This section is from the "Practical Banking" book, by Albert S. Bolles.
The transactions in cotton, for example, exceed three hundred millions a year, a large portion of which is consigned to houses in the North, who make advances on the security of these instruments. Formerly the method of doing business was different. Then the banks in New York and other places would not advance on bills of lading and warehouse receipts, and if the broker or merchant did so he had the money from which the advance was made. In those days cotton was sold on sixty days' time. As soon as it was purchased in the North the planter drew on the receiver, and after the bill was accepted the local bank cashed the paper. But now the Southern banks have not enough money to do this business, and cannot take the paper when offered, and consequently the planter consigns the cotton and draws for three-quarters or more, of its value. By the present method, it may be added, the receivers must have more capital than formerly, as then they had two months in which to sell and get money before their acceptances became due.
Several years ago a quantity of wheat was sent from Chicago on a bill of lading to order. The bank in that city advanced on it, and the grain was forwarded, under the direction of the bank, to a certain storehouse, with instructions to keep it until the drafts that represented the advance were paid. As these had several months to run, the storekeeper, who was a speculator, thought it would be a fine thing to use the grain, intending to put other grain, similar in quality and quantity, in its place before the drafts matured. Accordingly, he forwarded it to a house in New York for sale. The consignee was a careful, cautious man. He examined the bill of lading, found that it was genuine, examined the wheat also, and found that it answered the description required, and made a large advance at the request of the consignor on the same. The grain was sold, and the balance, after deducting the charges, etc., was paid over to the storekeeper.
It is needless to add that his speculation turned out disastrously, and consequently he could not replace the wheat. Then the bank in Chicago found out that their wheat was not where they supposed it to be. They traced the wheat into the hands of the consignee of New York, and though he had obtained it in a perfectly honest way, yet, inasmuch as the storekeeper had no title to it, he could convey no title to the consignee, and consequently the latter was held liable. This doctrine has made the business of advancing money on the security of bills of lading more perilous than is agreeable to bankers and commission merchants, and the question arises whether it is not possible to grant greater protection to them than they now receive. Ought not common carriers to be held responsible for the acts of their agents in issuing bills of lading? A bill embodying this obligation was introduced into Congress at the last session. It substantially declares that bills of lading, issued by an agent authorized to issue such instruments, should be conclusive evidence against the carrier in the hands of a bona-fide holder for value, that the freight was actually received as in the bill of lading stated, and that the agent issuing the same had full authority to do so. To prevent this rule from becoming too severe in its practical application as against the carriers, the proposed law contained a further provision that the carrier should not be responsible under the provisions of the same on any bill of lading on which he stamped the words "not negotiable," nor for any statement of fact in such a bill of lading caused wholly by the fraud of the shipper of the merchandise therein named, the holder of the bill, or the person under whom he claimed.

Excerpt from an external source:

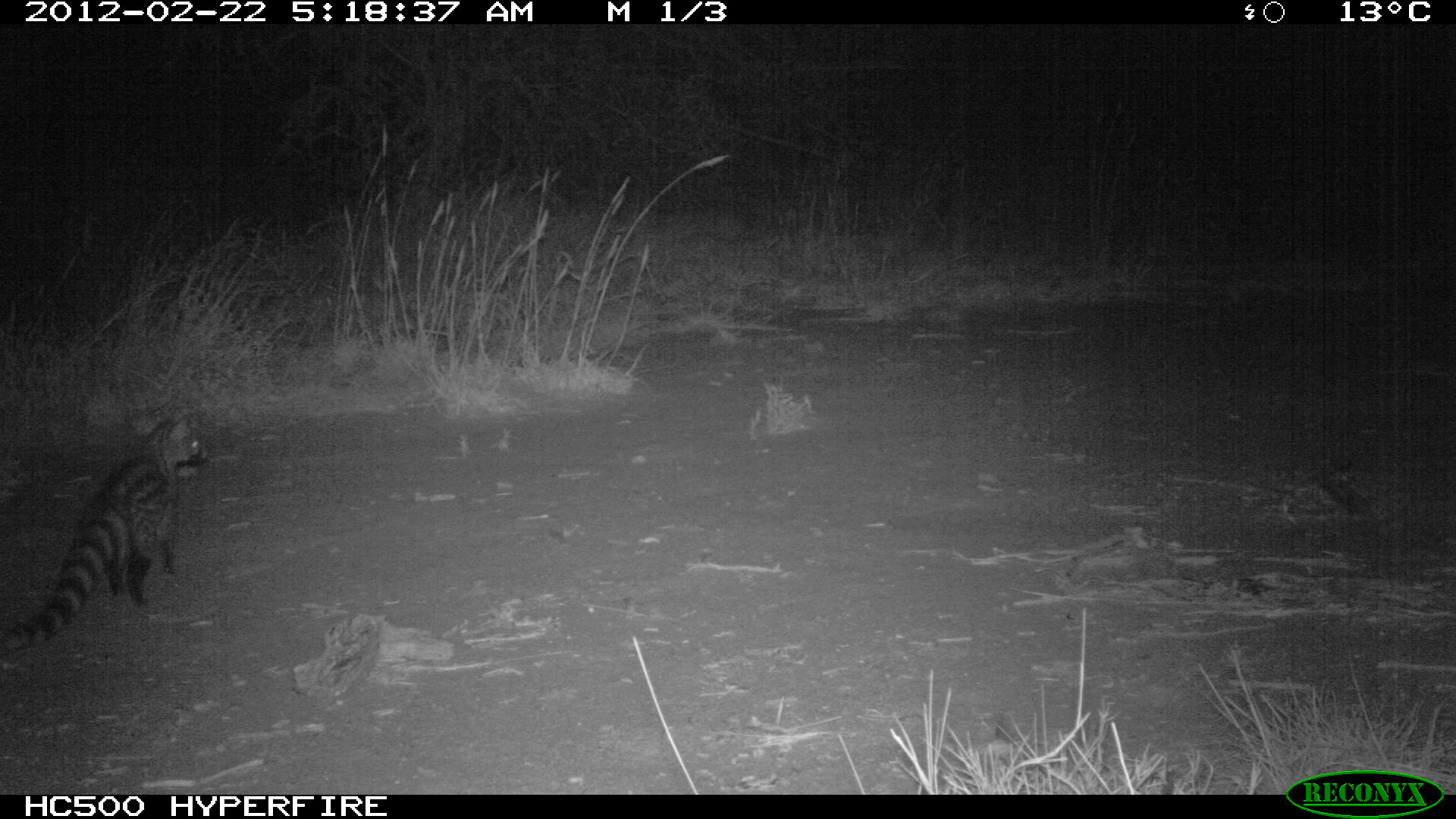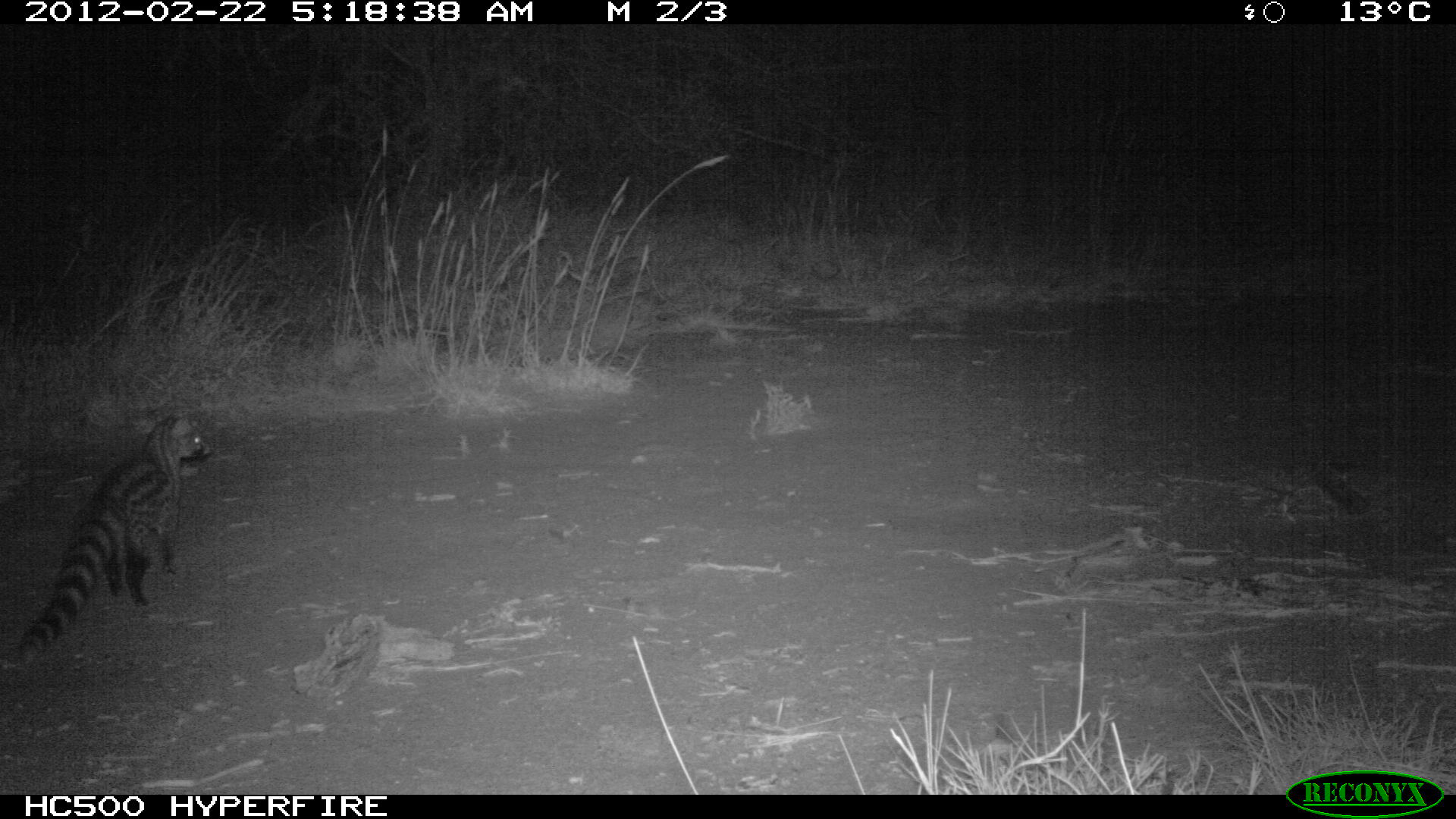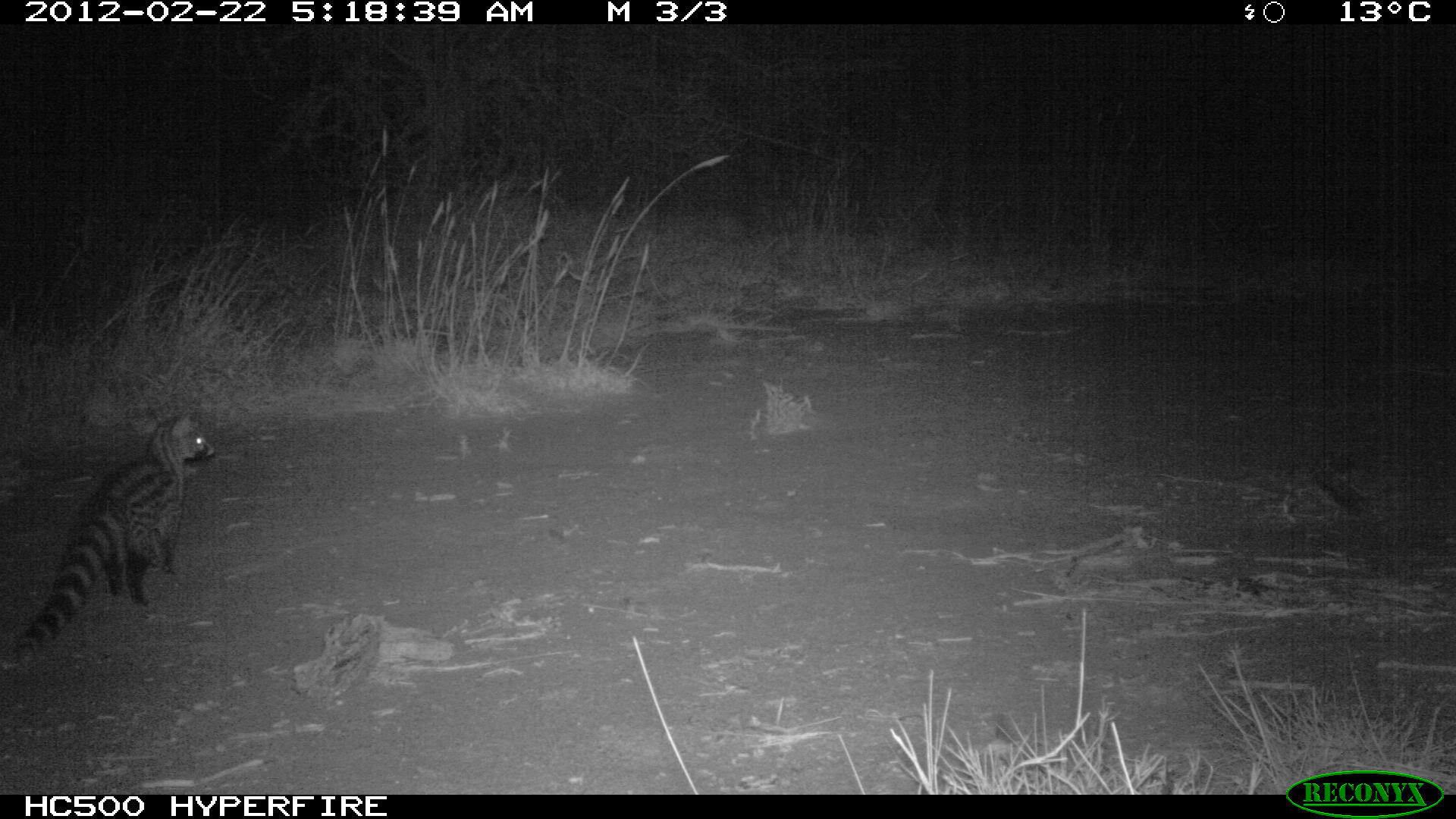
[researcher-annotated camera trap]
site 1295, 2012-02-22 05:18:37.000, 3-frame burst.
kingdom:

It was hoped that this measure would meet the necessities of the case, for while it is true that much may be said upon the propriety of making principals responsible for the acts of their agents, it is also true that that doctrine may be carried to such an extent as to work positive injustice. To make carriers responsible to an unlimited amount upon bills of lading issued at remote and unimportant stations by agents, of whose actions, owing to the circumstances, carriers have but little actual knowledge or control, is perhaps to increase the risks of the transportation business beyond its legitimate limits.
The practical effect of the bill would be, if enacted, that railroad companies would issue to their agents generally non-negotiable bills of lading, which could not be made negotiable by any erasure or alteration; they would provide their trusted agents at the largest receiving depots with negotiable bills of lading, which would be issued as required.

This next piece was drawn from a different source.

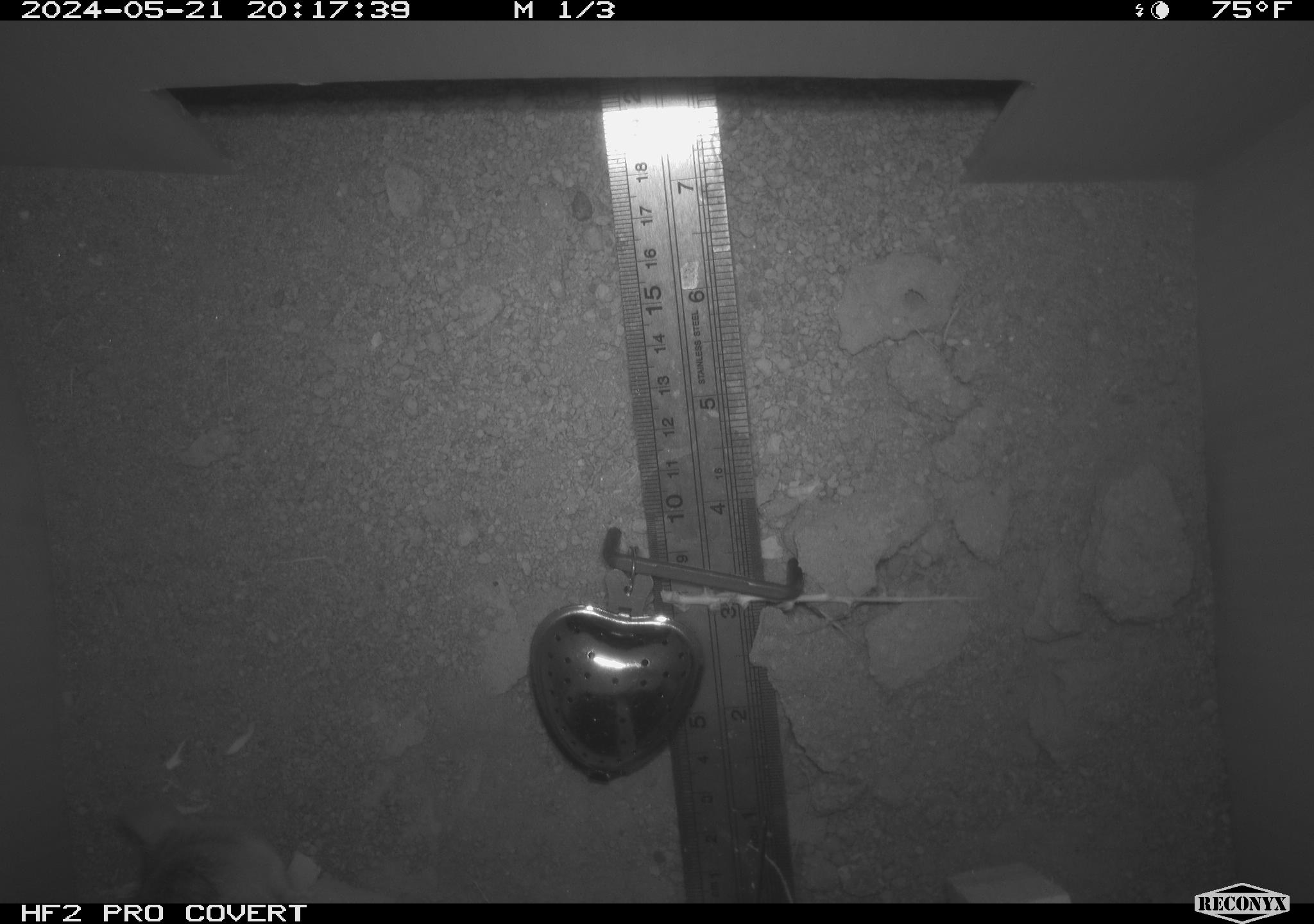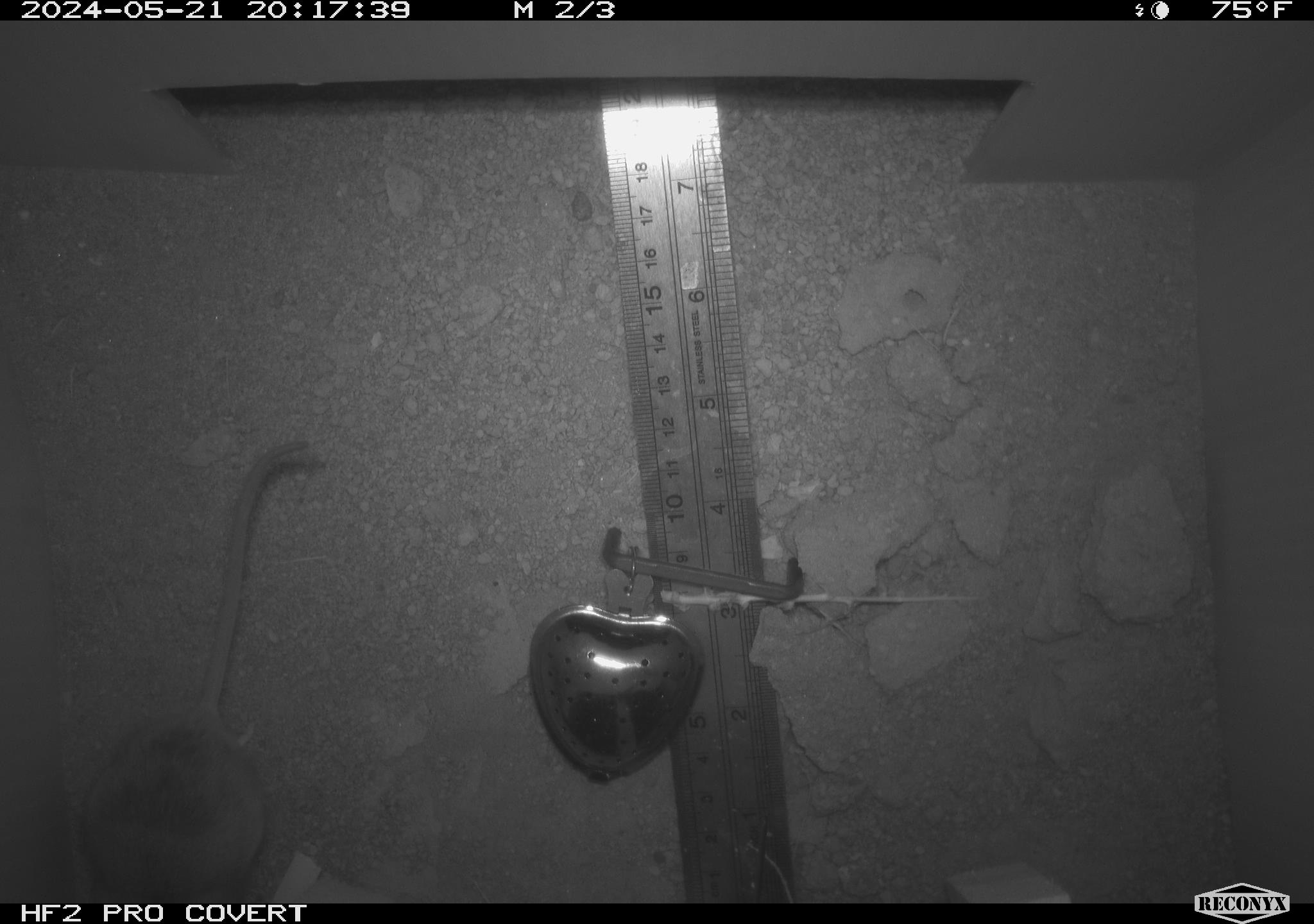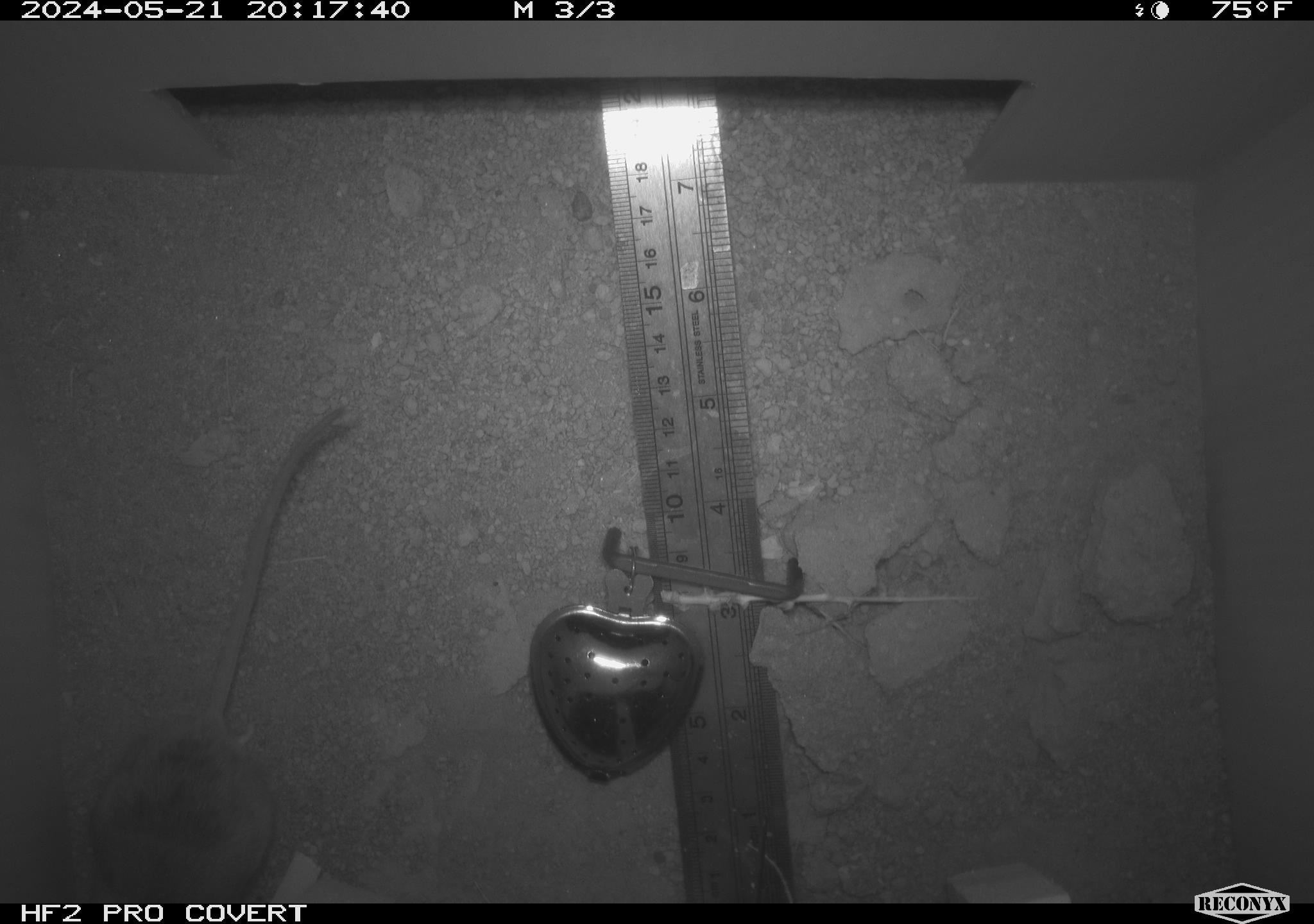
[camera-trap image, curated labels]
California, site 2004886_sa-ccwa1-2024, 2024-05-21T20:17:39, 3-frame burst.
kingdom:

There is another kind of bill which may be described. A firm in New York sends an agent to Chicago to buy grain. Mr. Snooks, the agent, buys a considerable quantity, and in order to make payment draws on his principal or consignor for the full amount of his engagement. He takes this bill to a bank and asks them to advance the money, as in the case just mentioned. The bank, if having funds, is usually willing to grant the advance requested.
The bank forwards the draft to its corresponding bank in New-York, which presents it to the drawee in due time. He accepts it, and pays according to its tenor. In this case, as the wheat is purchased for the consignee, of course he is liable for the amount, and the bill is drawn for the full sum that is due for it.